## Job
Find the line that contains "Of the available choices". Repeat that line and all lines following it, exactly, through the end of the listing below.

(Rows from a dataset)
— begin —

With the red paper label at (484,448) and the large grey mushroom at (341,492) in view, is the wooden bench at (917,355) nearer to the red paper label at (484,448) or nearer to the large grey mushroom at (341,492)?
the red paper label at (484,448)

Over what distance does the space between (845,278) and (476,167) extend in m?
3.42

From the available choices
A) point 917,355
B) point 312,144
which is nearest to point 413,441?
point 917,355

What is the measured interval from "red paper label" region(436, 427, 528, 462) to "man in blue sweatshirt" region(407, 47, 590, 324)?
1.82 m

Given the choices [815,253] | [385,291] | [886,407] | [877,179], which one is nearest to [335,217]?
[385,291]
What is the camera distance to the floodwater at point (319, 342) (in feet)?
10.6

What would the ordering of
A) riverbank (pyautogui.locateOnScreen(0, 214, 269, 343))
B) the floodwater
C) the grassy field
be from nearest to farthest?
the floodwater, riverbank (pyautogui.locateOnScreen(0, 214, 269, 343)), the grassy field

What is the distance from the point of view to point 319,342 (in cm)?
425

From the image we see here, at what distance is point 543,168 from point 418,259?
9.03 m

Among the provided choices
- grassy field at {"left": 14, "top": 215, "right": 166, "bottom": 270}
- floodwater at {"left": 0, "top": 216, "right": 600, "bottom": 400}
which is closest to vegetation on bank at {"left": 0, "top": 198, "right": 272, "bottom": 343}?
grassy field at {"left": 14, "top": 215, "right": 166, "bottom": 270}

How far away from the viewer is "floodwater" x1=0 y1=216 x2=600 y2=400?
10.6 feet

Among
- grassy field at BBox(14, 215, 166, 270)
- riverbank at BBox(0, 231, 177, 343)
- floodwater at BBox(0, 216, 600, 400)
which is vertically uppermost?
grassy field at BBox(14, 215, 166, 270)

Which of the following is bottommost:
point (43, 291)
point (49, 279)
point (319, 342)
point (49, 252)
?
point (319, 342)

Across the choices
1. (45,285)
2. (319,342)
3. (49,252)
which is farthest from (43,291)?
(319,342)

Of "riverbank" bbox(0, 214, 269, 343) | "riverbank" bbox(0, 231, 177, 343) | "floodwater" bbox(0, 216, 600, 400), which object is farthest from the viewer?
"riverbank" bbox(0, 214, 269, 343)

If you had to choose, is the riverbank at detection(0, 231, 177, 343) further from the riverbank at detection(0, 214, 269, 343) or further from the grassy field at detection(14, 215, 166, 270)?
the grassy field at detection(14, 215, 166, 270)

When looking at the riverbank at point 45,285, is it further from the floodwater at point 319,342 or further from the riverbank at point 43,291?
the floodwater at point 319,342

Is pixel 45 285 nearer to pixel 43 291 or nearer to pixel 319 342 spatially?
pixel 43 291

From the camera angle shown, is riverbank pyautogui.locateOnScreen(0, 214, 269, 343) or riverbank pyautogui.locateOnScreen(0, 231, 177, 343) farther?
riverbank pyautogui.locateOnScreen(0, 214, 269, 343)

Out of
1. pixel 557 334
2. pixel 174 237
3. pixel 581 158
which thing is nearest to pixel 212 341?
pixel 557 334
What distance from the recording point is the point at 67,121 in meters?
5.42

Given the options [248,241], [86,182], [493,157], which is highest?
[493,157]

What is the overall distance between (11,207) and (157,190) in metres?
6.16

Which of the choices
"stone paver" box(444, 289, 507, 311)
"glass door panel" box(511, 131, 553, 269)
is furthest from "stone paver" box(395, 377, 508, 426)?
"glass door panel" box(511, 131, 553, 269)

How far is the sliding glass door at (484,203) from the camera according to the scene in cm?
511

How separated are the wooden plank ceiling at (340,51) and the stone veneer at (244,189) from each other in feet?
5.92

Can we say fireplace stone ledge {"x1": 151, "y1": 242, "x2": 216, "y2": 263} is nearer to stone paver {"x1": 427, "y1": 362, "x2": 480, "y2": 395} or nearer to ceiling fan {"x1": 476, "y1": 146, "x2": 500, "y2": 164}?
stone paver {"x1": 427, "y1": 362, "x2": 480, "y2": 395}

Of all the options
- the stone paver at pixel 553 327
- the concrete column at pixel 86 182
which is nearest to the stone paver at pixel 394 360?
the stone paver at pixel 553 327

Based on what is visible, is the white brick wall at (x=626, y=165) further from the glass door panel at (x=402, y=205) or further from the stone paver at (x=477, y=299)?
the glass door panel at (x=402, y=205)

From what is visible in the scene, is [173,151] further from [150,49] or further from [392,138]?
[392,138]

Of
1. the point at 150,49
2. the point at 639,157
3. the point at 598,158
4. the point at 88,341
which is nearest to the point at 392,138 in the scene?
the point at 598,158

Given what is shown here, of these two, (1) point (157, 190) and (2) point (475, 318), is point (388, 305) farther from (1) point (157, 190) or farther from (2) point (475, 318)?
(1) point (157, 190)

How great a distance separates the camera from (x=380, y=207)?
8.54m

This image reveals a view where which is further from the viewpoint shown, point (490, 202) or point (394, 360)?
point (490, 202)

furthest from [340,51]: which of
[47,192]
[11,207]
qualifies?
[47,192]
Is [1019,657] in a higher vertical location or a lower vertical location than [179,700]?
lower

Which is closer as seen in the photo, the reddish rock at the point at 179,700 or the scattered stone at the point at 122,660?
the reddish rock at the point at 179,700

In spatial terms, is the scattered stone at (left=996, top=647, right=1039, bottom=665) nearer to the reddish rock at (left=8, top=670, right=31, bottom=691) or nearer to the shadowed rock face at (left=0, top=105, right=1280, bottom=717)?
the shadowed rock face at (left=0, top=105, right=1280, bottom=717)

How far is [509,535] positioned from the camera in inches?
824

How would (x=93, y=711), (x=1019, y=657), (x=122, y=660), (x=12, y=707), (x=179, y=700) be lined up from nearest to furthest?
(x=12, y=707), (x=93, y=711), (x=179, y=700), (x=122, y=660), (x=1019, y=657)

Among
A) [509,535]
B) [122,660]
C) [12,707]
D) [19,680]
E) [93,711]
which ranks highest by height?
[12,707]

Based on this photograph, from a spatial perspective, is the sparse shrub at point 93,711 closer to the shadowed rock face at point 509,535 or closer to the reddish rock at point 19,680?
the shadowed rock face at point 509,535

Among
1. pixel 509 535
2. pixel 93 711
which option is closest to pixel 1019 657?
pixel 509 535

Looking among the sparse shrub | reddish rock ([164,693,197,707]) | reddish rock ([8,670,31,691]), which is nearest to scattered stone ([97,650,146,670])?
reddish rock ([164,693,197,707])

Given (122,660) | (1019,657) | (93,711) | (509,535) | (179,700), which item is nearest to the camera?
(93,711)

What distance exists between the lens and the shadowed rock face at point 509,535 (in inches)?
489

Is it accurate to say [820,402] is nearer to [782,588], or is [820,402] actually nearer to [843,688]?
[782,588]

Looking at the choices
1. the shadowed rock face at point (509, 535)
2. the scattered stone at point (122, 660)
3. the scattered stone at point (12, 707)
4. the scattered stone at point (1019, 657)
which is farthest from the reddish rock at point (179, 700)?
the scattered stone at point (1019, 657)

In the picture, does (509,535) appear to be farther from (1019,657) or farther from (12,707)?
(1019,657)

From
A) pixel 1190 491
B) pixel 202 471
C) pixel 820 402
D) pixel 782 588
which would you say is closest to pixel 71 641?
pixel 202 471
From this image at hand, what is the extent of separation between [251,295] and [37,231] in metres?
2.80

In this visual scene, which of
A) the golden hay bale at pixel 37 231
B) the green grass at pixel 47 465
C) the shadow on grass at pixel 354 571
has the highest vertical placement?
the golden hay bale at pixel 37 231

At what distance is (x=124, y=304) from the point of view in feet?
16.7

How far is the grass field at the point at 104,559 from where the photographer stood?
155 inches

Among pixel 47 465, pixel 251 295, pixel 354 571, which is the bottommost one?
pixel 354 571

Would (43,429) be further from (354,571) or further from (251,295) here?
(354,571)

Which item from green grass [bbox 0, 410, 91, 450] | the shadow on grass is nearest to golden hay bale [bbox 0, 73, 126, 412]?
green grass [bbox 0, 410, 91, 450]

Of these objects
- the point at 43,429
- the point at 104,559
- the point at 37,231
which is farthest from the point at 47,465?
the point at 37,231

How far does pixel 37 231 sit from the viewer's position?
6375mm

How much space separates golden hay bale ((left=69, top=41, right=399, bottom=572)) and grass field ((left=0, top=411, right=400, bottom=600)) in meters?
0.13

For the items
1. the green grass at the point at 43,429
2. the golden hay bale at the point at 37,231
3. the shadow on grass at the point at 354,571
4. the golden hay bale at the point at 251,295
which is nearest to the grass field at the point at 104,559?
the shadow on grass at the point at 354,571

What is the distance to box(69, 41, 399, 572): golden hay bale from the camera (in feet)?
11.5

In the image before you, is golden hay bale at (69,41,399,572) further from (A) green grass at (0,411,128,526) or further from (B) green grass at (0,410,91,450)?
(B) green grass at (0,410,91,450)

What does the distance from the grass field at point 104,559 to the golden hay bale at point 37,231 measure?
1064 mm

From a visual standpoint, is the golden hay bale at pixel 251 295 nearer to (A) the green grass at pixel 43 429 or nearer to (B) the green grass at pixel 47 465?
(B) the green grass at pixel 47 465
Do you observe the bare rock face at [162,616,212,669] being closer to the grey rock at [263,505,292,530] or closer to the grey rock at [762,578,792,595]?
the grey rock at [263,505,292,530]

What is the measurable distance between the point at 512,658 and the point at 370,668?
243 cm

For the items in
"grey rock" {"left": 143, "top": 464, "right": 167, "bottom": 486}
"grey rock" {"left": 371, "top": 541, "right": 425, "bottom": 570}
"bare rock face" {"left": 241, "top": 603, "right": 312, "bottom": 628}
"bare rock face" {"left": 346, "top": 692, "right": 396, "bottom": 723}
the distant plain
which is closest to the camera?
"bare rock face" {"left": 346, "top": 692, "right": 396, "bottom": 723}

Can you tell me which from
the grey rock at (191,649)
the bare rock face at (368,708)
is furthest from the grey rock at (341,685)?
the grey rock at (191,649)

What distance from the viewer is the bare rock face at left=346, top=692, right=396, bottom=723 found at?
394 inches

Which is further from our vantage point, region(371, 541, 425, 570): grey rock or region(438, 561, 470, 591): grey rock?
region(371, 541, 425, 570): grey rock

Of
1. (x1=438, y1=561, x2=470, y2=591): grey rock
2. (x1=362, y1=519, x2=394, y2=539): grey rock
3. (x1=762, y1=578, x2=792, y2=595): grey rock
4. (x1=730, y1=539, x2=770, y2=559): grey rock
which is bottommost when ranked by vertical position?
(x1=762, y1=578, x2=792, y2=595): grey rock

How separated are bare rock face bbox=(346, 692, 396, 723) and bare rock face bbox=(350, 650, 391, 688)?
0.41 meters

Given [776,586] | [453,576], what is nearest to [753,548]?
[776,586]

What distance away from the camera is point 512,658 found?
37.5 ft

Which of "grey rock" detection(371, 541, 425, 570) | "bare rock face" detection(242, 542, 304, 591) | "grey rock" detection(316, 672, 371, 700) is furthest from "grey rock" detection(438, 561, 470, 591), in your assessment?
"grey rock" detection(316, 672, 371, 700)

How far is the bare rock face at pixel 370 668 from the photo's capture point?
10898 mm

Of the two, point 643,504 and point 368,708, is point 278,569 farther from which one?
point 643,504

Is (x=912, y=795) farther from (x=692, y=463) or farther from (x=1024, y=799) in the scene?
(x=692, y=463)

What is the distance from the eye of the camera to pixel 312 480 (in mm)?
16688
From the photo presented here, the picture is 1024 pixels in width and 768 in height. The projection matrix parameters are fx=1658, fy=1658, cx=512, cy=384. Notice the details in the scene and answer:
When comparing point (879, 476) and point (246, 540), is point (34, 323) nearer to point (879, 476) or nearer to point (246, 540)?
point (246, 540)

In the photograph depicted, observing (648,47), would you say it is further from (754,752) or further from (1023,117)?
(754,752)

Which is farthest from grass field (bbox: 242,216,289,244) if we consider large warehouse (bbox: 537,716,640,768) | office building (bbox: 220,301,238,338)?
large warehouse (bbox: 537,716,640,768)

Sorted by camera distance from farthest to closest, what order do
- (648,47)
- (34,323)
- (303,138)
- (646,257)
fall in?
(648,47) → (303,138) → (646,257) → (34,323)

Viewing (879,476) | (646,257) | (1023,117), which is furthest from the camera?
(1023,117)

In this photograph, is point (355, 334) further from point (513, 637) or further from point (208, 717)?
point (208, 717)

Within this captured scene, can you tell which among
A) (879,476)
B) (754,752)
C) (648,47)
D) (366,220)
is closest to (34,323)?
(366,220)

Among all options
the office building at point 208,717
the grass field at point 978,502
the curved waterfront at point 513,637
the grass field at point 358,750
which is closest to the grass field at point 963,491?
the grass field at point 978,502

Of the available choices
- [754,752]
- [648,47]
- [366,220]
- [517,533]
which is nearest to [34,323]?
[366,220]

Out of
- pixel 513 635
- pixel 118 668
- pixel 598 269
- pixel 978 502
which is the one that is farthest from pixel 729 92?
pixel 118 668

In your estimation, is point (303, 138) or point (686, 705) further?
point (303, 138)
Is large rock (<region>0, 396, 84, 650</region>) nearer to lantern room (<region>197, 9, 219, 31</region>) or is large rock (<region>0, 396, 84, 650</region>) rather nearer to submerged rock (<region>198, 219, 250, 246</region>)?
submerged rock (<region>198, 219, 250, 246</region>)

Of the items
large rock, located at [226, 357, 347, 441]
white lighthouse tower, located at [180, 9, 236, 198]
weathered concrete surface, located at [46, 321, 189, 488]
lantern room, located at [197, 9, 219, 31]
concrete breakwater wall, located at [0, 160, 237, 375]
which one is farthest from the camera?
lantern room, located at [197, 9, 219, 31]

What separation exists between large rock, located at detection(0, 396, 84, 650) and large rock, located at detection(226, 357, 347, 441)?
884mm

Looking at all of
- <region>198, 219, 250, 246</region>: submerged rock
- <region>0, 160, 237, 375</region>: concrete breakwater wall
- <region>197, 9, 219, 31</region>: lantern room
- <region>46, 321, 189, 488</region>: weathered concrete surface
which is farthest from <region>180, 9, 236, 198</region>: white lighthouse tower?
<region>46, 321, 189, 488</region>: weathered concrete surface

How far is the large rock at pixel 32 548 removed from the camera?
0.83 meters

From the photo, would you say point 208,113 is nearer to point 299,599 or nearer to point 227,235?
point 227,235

— end —

## Solution to this problem
Of the available choices
- [754,752]
- [648,47]
- [366,220]
- [517,533]
which is nearest to [34,323]?
[366,220]

Out of
- pixel 513 635
- pixel 118 668
- pixel 598 269
- pixel 978 502
which is the one that is farthest from pixel 729 92?
pixel 118 668

In your estimation, is point (303, 138) or point (686, 705) further?
point (303, 138)
Is large rock (<region>0, 396, 84, 650</region>) nearer to lantern room (<region>197, 9, 219, 31</region>) or is large rock (<region>0, 396, 84, 650</region>) rather nearer to submerged rock (<region>198, 219, 250, 246</region>)?
submerged rock (<region>198, 219, 250, 246</region>)

Of the items
large rock, located at [226, 357, 347, 441]
white lighthouse tower, located at [180, 9, 236, 198]
weathered concrete surface, located at [46, 321, 189, 488]
lantern room, located at [197, 9, 219, 31]
concrete breakwater wall, located at [0, 160, 237, 375]
which one is farthest from the camera?
lantern room, located at [197, 9, 219, 31]

What separation exists between large rock, located at detection(0, 396, 84, 650) and large rock, located at detection(226, 357, 347, 441)?
884mm

Looking at all of
- <region>198, 219, 250, 246</region>: submerged rock
- <region>0, 160, 237, 375</region>: concrete breakwater wall
- <region>197, 9, 219, 31</region>: lantern room
- <region>46, 321, 189, 488</region>: weathered concrete surface
which is farthest from <region>180, 9, 236, 198</region>: white lighthouse tower?
<region>46, 321, 189, 488</region>: weathered concrete surface

How far is the large rock at pixel 32 548 removed from the camera?
0.83 meters

From the photo, would you say point 208,113 is nearer to point 299,599 or nearer to point 227,235?
point 227,235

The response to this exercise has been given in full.